Dengan demikian pengambilan putusan oleh hakim yang memeriksa dan mengadili Ferdy Sambo ini mengikuti putusan hakim terdahulu dalam konteks putusan di luar tuntutan jaksa. Sehingga konstruksi berpikir hakim tersebut sejalan dengan apa yang diutarakan oleh Prof. Satjipto Rahardjo yang dikenal dengan konsep teori hukum progresifnya. Yang pada intisarinya hukum tidak hanya dimaknai secara tekstual saja.
Secara normatif KUHAP tidak mengatur secara tegas bahwa putusan pemidanaan harus sesuai ataupun di bawah dari tuntutan jaksa dan tidak diperbolehkan melebihi tuntutan. Oleh karena itu rujukan normatif hakim dalam mengambil putusan harus berdasarkan pada Surat Dakwaan Jaksa Penuntut Umum. Hal ini diatur pada Pasal 182 ayat 4 KUHAP: Hakim dalam membuat suatu putusan didasarkan pada 2 hal yaitu surat dakwaan dan segala sesuatu yang terbukti dalam pemeriksaan sidang pengadilan.
Pasal 182 ayat 4 KUHAP inilah sebagai titik anjak hakim dalam membuat sebuah putusan pidana.
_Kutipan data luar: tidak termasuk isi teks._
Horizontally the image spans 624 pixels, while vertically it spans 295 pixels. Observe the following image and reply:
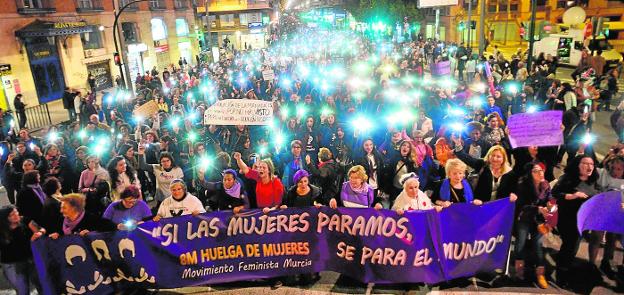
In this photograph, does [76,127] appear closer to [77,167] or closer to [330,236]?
[77,167]

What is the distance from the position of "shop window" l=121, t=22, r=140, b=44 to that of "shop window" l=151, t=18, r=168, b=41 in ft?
7.99

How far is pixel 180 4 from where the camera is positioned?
4288 cm

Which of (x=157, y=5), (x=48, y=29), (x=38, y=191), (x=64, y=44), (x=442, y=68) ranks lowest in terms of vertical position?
(x=38, y=191)

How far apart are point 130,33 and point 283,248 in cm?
3263

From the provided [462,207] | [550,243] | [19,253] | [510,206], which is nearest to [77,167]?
[19,253]

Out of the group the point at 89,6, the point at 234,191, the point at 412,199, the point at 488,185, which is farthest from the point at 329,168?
the point at 89,6

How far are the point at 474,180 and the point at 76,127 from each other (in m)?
8.53

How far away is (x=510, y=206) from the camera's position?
5.41m

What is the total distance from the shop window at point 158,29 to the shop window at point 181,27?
8.23ft

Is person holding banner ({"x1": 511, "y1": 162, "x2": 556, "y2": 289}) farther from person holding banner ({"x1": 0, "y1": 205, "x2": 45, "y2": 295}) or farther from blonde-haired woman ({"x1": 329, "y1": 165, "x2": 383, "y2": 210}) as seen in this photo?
person holding banner ({"x1": 0, "y1": 205, "x2": 45, "y2": 295})

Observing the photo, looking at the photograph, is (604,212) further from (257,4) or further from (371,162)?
(257,4)

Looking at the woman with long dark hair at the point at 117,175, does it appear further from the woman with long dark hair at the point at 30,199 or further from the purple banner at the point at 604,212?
the purple banner at the point at 604,212

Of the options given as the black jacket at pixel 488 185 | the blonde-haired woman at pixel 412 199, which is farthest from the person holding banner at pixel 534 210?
the blonde-haired woman at pixel 412 199

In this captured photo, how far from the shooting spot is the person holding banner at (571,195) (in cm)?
556
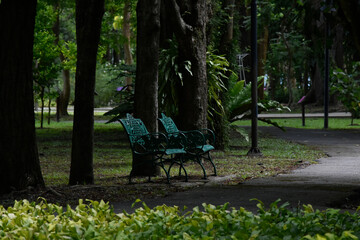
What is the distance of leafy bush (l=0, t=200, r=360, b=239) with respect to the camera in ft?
12.6

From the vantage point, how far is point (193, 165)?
12.2 m

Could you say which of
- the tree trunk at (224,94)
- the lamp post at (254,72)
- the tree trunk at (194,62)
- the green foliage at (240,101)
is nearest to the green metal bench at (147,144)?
the tree trunk at (194,62)

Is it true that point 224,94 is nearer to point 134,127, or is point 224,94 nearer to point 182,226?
point 134,127

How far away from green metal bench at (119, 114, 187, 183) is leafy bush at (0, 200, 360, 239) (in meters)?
4.63

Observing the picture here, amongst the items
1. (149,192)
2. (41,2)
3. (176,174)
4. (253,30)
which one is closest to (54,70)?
(41,2)

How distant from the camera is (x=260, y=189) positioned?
829 centimetres

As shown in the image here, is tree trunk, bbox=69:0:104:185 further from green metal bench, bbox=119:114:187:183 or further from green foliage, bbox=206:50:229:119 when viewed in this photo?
green foliage, bbox=206:50:229:119

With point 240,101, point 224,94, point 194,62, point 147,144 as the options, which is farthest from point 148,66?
point 240,101

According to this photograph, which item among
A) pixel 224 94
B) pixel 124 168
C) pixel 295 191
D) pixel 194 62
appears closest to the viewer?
pixel 295 191

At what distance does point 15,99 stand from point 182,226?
4662 mm

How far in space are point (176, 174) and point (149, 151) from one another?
1.37m

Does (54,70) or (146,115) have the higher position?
(54,70)

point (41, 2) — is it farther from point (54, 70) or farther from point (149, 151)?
point (149, 151)

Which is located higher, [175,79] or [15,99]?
[175,79]
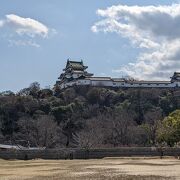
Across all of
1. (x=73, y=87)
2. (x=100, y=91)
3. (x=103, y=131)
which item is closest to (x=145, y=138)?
(x=103, y=131)

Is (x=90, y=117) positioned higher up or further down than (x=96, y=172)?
higher up

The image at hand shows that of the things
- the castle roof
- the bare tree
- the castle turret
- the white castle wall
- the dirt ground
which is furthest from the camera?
the castle roof

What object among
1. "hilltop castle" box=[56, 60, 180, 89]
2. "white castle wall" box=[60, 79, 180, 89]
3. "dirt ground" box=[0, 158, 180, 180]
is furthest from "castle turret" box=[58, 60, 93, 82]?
"dirt ground" box=[0, 158, 180, 180]

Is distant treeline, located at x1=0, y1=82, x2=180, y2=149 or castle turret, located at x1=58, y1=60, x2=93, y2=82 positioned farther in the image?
castle turret, located at x1=58, y1=60, x2=93, y2=82

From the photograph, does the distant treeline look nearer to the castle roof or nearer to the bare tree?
the bare tree

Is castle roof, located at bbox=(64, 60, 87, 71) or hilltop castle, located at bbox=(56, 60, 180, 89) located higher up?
castle roof, located at bbox=(64, 60, 87, 71)

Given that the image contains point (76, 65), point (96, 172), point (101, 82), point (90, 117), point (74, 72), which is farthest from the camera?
point (76, 65)

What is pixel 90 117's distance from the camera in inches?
3371

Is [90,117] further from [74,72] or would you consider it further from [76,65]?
[76,65]

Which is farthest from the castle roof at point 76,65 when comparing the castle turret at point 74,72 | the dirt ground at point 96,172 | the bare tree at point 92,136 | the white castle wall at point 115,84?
the dirt ground at point 96,172

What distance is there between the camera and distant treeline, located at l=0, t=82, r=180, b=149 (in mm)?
65375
Perbedaannya terletak di sanksi pidana yang diterapkan; terhadap putusan Ferdy Sambo tersebut hanya berkaitan pada penerapan berat-ringanya sanksi yang diberikan. Mengutip pendapat Mantan Hakim Agung Yahya Harahap: "Hakim dalam menjatuhkan berat-ringannya hukuman pidana (strafmaat) yang akan dikenakan oleh terdakwa adalah bebas."
Dengan kata lain, penerapan pasal yang ada pada surat dakwaan berbeda dengan penerapan pasal pada saat putusan hakim.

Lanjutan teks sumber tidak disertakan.